Case ID: ad2d_135/html/0001-01.html
Source: Caselaw Access Project
Author: {"author": "Per Curiam.", "license": "Public Domain", "url": "https://static.case.law/"}
Date Created: 2024-08-24T03:29:51.129683

In the Matter of Israel G. Grossman (Admitted as Israel Gedaliah Grossman), an Attorney, Respondent. Departmental Disciplinary Committee for the First Judicial Department, Petitioner.
    First Department,
    January 26, 1988
    
      APPEARANCES OF COUNSEL
    
      Susan Brotman of counsel (Michael A. Gentile, attorney), for petitioner.
    
      Israel G. Grossman, respondent pro se.
    
   OPINION OF THE COURT

Per Curiam.

The Departmental Disciplinary Committee for the First Judicial Department seeks an order striking respondent’s name from the roll of attorneys of the State of New York pursuant to Judiciary Law § 90 (4) (b) upon the ground that respondent has been disbarred based on a conviction of a felony as defined by Judiciary Law § 90 (4) (e).

Respondent Israel Grossman was admitted to practice as an attorney and counselor-at-law by the Appellate Division of the Supreme Court, Second Judicial Department, on May 2, 1979 under the name of Israel Gedaliah Grossman. Respondent maintained a law office in the First Judicial Department at all times relevant to this proceeding.

On September 15, 1987, respondent was convicted, after a jury trial, in the United States District Court for the Southern District of New York of various insider trader violations (15 USC § 78j [b]; § 78ff; 17 CFR 240.10b-5; 18 USC §§ 1341, 2). Respondent misappropriated certain confidential information from his employer, Kramer, Levin, Nessen, Kamin & Frankel, pertaining to the sale and purchase of stock of Colt Industries, Inc. (hereinafter Colt). Respondent’s employer represents the trustees of the retirement savings plan for salaried employees of Colt. Respondent disclosed information regarding Colt’s recapitalization plan to his family and others for the purpose of purchasing call options and stock of Colt and selling these securities after the Colt recapitalization plan was publicly announced. Respondent was fined and sentenced to a prison term of two years, which he is currently serving. Insider trading violations are felonies under Federal law, which, if prosecuted under New York law would also constitute a class E felony (see, General Business Law § 352-c [5]; Matter of Reich, 128 AD2d 329 [1st Dept 1987]).

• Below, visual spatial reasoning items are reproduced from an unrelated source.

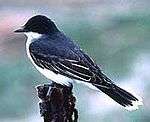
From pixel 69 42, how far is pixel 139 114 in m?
1.16

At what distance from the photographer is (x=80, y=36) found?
317cm

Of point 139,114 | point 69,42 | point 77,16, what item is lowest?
point 69,42

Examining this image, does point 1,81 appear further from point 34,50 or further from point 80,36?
point 34,50

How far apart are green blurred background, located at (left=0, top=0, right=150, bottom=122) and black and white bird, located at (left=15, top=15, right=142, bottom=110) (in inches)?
40.6

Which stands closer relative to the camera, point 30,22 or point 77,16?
point 30,22

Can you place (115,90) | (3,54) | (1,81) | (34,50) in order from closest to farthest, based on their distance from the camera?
(115,90)
(34,50)
(1,81)
(3,54)

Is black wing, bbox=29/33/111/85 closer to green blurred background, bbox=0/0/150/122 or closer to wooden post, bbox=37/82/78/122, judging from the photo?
wooden post, bbox=37/82/78/122

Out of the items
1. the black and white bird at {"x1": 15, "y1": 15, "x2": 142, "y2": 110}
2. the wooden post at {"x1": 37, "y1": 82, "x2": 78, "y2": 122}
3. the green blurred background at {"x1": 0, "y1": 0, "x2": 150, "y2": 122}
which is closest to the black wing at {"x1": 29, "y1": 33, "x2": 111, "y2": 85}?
the black and white bird at {"x1": 15, "y1": 15, "x2": 142, "y2": 110}

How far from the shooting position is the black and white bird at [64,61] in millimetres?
1535

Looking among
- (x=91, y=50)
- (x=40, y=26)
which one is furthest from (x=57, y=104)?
(x=91, y=50)

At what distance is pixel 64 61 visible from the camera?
159 centimetres

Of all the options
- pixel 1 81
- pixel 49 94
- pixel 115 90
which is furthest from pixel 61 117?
pixel 1 81

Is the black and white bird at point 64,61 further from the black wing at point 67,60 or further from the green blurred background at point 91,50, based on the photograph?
the green blurred background at point 91,50

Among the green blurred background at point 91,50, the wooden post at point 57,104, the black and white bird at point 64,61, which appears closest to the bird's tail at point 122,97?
the black and white bird at point 64,61
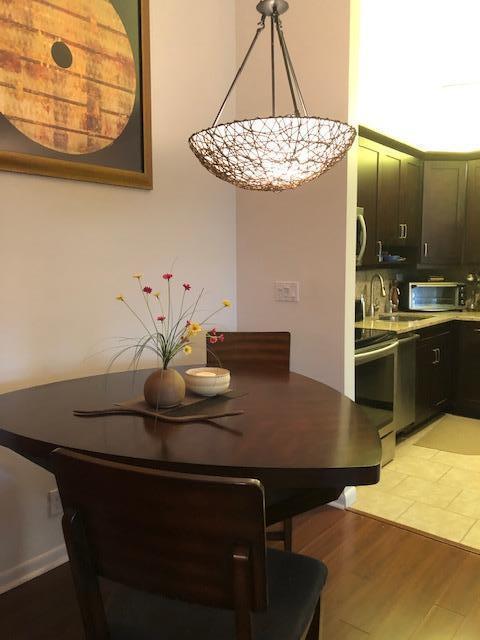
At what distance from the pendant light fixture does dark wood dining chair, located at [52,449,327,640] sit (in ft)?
3.45

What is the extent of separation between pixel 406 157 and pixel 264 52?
1812 millimetres

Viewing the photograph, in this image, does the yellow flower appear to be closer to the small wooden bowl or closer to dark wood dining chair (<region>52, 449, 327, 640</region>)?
the small wooden bowl

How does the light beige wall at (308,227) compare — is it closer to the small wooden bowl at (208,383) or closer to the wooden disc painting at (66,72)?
the wooden disc painting at (66,72)

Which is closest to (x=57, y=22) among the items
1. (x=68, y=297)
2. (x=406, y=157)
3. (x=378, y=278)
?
(x=68, y=297)

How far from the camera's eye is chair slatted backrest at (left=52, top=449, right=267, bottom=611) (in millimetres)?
864

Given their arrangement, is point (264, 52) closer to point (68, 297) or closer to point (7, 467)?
point (68, 297)

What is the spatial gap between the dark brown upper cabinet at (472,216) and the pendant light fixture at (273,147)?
3.22m

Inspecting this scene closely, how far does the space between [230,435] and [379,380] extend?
202cm

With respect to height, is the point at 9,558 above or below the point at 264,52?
below

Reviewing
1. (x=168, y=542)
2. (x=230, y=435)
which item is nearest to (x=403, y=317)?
(x=230, y=435)

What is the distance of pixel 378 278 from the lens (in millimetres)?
4527

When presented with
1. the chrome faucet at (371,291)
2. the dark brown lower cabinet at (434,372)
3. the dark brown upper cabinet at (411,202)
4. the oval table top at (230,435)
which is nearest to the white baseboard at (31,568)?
the oval table top at (230,435)

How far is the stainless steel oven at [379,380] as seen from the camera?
9.75 feet

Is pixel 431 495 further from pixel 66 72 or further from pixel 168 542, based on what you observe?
pixel 66 72
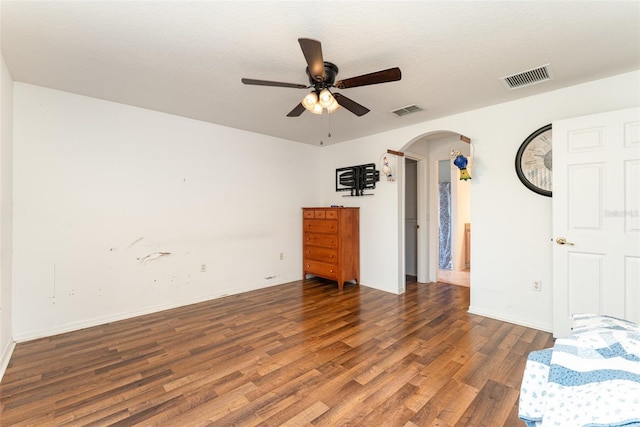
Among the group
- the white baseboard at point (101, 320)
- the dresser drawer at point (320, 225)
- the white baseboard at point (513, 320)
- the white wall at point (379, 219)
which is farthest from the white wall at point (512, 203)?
the white baseboard at point (101, 320)

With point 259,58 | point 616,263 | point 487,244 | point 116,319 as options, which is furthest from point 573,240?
point 116,319

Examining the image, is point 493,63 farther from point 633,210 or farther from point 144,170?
point 144,170

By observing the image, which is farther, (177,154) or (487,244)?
(177,154)

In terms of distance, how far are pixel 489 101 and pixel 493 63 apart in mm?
928

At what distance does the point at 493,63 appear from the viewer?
229 centimetres

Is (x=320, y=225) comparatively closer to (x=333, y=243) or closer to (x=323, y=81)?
(x=333, y=243)

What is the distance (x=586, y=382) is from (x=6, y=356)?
3.75 meters

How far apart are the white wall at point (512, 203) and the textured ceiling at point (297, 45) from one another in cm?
20

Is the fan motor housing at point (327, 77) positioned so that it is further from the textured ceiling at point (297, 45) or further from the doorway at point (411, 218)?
the doorway at point (411, 218)

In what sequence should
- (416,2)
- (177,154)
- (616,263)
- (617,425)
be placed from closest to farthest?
(617,425), (416,2), (616,263), (177,154)

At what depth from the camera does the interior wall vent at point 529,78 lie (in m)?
2.40

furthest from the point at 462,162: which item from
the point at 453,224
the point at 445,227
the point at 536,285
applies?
the point at 445,227

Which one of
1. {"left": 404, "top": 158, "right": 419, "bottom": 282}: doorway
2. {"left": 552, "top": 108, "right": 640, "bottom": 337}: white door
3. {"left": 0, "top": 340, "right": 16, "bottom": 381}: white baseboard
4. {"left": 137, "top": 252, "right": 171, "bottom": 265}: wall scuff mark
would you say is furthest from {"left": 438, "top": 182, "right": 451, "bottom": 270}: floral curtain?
{"left": 0, "top": 340, "right": 16, "bottom": 381}: white baseboard

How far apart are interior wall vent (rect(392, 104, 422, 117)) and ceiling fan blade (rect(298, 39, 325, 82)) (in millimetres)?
1626
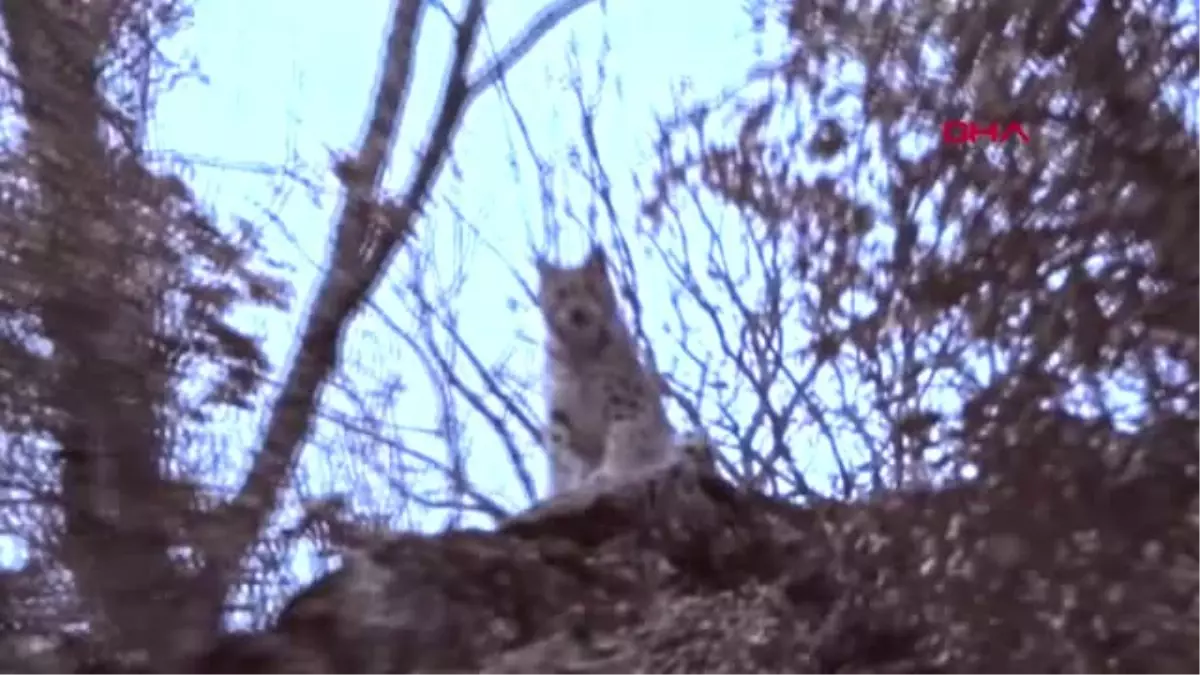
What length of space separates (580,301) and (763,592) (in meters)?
2.35

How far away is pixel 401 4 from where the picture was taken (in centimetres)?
446

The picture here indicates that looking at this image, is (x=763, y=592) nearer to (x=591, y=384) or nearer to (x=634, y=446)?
(x=634, y=446)

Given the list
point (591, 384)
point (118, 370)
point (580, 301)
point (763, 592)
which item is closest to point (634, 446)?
point (580, 301)

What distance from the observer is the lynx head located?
5.05 metres

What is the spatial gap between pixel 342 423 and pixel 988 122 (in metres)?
0.77

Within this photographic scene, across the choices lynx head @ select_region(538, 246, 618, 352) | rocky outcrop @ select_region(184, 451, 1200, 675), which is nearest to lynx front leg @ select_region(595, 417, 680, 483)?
lynx head @ select_region(538, 246, 618, 352)

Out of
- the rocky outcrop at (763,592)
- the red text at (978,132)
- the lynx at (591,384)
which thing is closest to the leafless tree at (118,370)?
the rocky outcrop at (763,592)

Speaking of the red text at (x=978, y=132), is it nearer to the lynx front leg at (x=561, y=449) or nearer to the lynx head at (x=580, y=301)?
the lynx head at (x=580, y=301)

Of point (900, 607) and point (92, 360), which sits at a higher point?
point (92, 360)

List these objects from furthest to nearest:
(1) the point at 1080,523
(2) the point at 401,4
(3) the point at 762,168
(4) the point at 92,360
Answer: (2) the point at 401,4, (3) the point at 762,168, (1) the point at 1080,523, (4) the point at 92,360

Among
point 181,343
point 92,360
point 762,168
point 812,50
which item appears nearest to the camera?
point 92,360

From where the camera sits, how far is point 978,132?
191 cm

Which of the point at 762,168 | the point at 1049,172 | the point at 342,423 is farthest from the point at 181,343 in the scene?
the point at 762,168

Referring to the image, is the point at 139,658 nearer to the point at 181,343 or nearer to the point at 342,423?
the point at 181,343
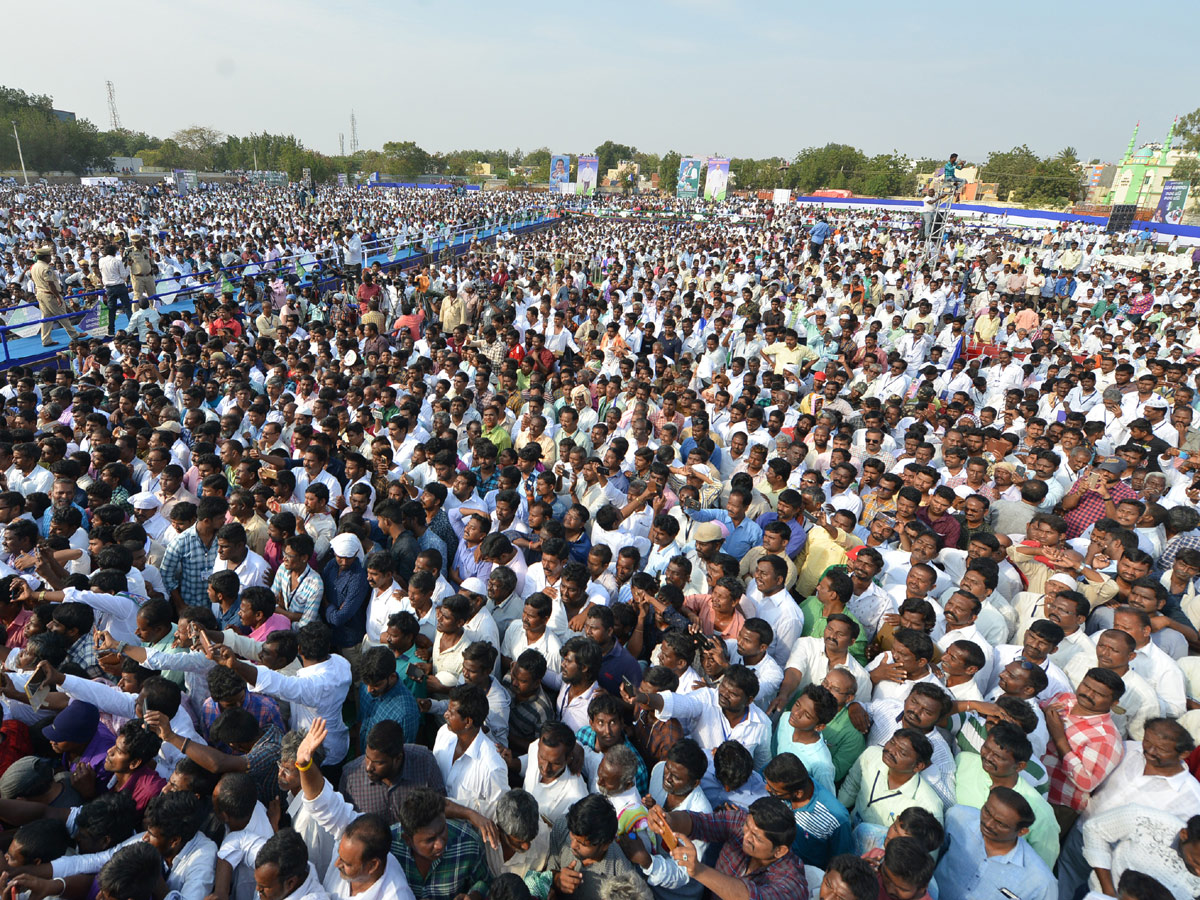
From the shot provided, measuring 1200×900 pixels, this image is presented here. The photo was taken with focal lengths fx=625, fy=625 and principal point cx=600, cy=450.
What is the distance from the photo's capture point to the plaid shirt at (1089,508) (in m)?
5.25

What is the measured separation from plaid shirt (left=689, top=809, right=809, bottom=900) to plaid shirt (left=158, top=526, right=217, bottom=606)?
3428 mm

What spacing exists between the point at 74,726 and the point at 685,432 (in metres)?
5.31

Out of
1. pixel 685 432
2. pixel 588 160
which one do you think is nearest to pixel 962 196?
pixel 588 160

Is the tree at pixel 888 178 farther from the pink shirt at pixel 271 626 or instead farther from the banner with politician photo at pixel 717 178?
the pink shirt at pixel 271 626

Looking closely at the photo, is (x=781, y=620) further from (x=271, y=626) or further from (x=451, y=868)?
(x=271, y=626)

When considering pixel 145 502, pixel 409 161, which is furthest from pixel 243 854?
pixel 409 161

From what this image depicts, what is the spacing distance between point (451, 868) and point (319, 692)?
3.51 ft

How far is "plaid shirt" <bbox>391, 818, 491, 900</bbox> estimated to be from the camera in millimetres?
2299

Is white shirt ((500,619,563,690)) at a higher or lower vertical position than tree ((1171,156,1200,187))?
lower

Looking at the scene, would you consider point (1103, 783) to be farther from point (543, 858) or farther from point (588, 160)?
point (588, 160)

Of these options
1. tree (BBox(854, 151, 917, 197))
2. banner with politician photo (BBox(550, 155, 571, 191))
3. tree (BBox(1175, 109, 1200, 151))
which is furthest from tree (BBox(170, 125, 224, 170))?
tree (BBox(1175, 109, 1200, 151))

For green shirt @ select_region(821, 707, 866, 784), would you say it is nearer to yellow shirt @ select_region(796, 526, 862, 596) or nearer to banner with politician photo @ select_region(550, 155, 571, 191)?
yellow shirt @ select_region(796, 526, 862, 596)

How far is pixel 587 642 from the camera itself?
3.09 metres

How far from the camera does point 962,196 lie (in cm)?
5788
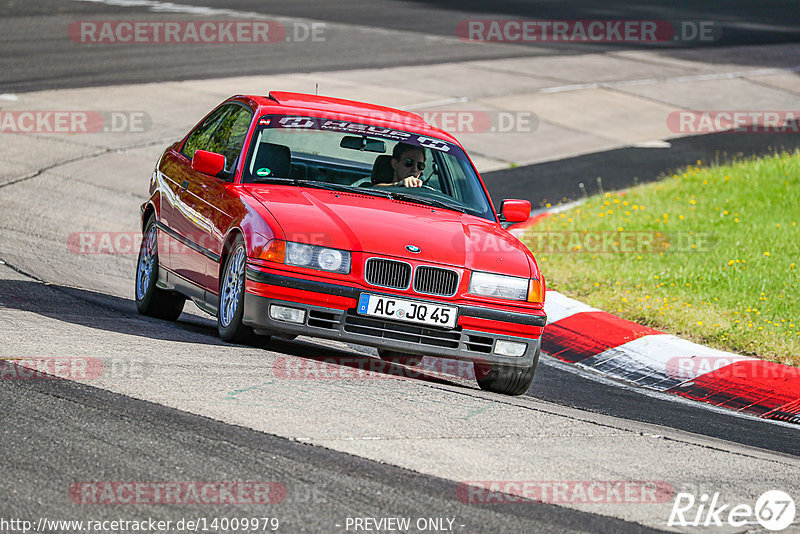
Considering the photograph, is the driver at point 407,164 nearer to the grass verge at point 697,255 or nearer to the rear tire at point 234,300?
the rear tire at point 234,300

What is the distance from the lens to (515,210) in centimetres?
852

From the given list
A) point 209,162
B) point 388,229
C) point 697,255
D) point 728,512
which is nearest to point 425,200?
point 388,229

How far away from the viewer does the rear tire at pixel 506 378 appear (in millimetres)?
7551

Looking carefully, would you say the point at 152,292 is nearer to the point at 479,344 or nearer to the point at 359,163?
the point at 359,163

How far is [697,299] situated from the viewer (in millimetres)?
10703

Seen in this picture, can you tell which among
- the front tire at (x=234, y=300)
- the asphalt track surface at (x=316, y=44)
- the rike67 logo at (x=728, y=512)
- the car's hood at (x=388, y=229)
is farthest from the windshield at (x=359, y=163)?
the asphalt track surface at (x=316, y=44)

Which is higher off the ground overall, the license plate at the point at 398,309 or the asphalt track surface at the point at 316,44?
the asphalt track surface at the point at 316,44

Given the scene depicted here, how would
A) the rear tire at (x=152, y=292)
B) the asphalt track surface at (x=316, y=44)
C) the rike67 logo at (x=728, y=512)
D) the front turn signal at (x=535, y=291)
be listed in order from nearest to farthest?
1. the rike67 logo at (x=728, y=512)
2. the front turn signal at (x=535, y=291)
3. the rear tire at (x=152, y=292)
4. the asphalt track surface at (x=316, y=44)

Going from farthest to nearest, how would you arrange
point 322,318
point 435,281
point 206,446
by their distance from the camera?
point 435,281
point 322,318
point 206,446

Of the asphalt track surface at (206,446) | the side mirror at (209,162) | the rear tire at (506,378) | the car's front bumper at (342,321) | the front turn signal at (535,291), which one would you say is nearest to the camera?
the asphalt track surface at (206,446)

Respondent, citing his inability to hire an attorney, has not addressed the merits of the petition in either formal or informal papers. In a letter to the Disciplinary Committee he requested that he be suspended pending the determination of his appeal. The Disciplinary Committee declined the request as barred by the automatic disbarment provisions of Judiciary Law § 90 (4).

The Disciplinary Committee has presented to the court a certified copy of the judgment of conviction. Its motion to strike respondent’s name from the roll of attorneys, pursuant to Judiciary Law § 90 (4) (b), is granted on the ground that respondent automatically ceased to be an attorney and counselor-at-law upon such conviction (Judiciary Law § 90 [4] [a]; Matter of Reich, supra; Matter of Cohen, 107 AD2d 189 [1st Dept 1985]).

Sandler, J. P., Carro, Kassal, Ellerin and Smith, JJ., concur.

Respondent’s name is stricken from the roll of attorneys and counselors-at-law in the State of New York.